Passage shown:
● ● ● ●
Miss Martineau piled her treasures on a table and culled the specimens worthy of pressing, and it seemed to pain her to reject the least promising of her perishable plunder. She must have had a passion for flowers, judging from the tenderness with which she handled the lovely fronds and delicate petals under inspection, while her mouth was continually open in admiring exclamation.

And now came what I still fondly remember as the Musicale. A little comrade came in the twilight to sing songs with me. With arms interlaced, we paced the upper hall, vociferously warbling as breath was given us, when a door opened, and the gifted, dark-faced woman, with kindly eyes, beamed out on us. "Come," she called, "come in here, children, and sing your songs for me: I am very fond of music." Very bashfully we signified our willingness to oblige,—indeed, we dared not do otherwise,—and sidled into the room. Closing the door, our hostess curled herself comfortably on a gayly-cushioned lounge, and proceeded to adjust a serpent-like, squirming appendage to her ear. With an encouraging nod, she bade us commence, closing her eyes meanwhile with an air of expectant rapture. But the vibrating trumpet stirred our foolish souls to explosive laughter, partially smothered in a simultaneous strangled cough. Wondering at the double paroxysm and subsequent hush of shame, she unclosed her eyes, softly murmuring, "Don't be bashful nor afraid, my dears. I am very far from home, and you can make me very happy, if you will. Pray begin at once, and then I will also sing for you." Taking courage, we piped as bidden, rendering in a childish way the strains of "Blue-Eyed Mary," "Comin' through the Rye," "I'd be a Butterfly," and "Auld Lang Syne," Our audience, with bright, attentive looks, regarded the performance in pleased approval, softly tapping time on her knee with a slender finger.
● ● ● ●
Data provided:
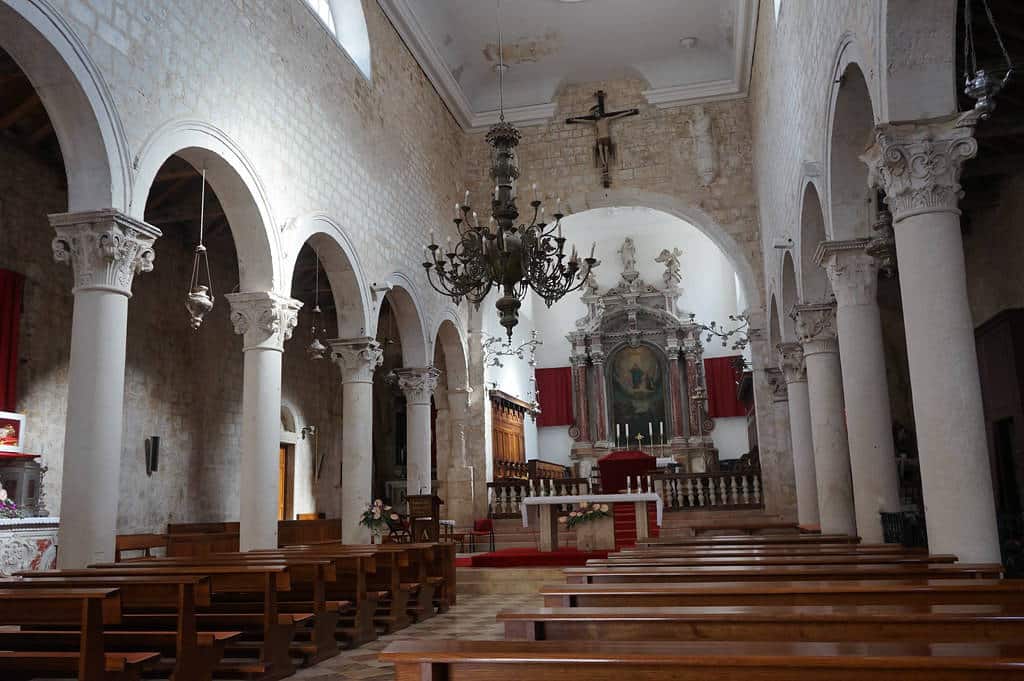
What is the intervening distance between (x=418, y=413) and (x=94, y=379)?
317 inches

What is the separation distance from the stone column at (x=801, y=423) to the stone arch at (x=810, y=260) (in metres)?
1.99

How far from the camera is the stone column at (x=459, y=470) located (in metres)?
15.9

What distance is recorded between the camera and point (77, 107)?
21.5 ft

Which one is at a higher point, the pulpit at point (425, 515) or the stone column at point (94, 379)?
the stone column at point (94, 379)

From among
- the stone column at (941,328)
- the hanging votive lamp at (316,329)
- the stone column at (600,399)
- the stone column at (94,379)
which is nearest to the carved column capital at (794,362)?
the hanging votive lamp at (316,329)

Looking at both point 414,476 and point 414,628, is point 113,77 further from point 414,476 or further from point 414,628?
point 414,476

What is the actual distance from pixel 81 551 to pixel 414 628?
2793 mm

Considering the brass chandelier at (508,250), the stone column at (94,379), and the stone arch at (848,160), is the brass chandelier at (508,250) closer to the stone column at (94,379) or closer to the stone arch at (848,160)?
the stone arch at (848,160)

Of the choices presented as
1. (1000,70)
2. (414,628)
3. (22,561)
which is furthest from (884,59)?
(22,561)

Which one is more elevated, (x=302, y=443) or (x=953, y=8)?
(x=953, y=8)

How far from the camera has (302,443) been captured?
645 inches

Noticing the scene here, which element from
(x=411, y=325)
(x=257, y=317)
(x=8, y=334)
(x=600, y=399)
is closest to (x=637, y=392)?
(x=600, y=399)

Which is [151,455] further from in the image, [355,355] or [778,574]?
[778,574]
● ● ● ●
Exercise brief:
Please carry on the Miss Martineau passage, starting right after its last sentence. The records play no part in this work.

Output for this task:
"Now it is my turn," said Miss Martineau. Straightening herself and casting aside the trumpet, primly folding her hands and pursing her mouth curiously, she began, in a high, quavering voice, a song whose burden was the fixed objection on the part of a certain damsel to forsaking the pleasures of the world for the seclusion and safety of a convent:

Now, is it not a pity such a pretty girl as I
Should be sent to a nunnery to pine away and die?
But I won't be a nun,—- no, I won't be a nun;
I'm so fond of pleasure that I cannot be a nun.

It is impossible to give an idea of the jerky style of the lady's singing which so tickled our sensitive ears. At every repetition of the refrain, Susy and I squeezed our locked fingers spasmodically in order to suppress the unseemly laughter bubbling to our lips. At every emphatic word she nodded at us merrily, thus adding to our inward disquiet.

I like now, when picturing Harriet Martineau entertaining with noble themes the men and women of letters she drew around her in England and America, to remember, in connection with her strong, plain face and brilliant intellect, the simple kindliness with which she once unbent to a brace of little Hoosier maids in the "Far West."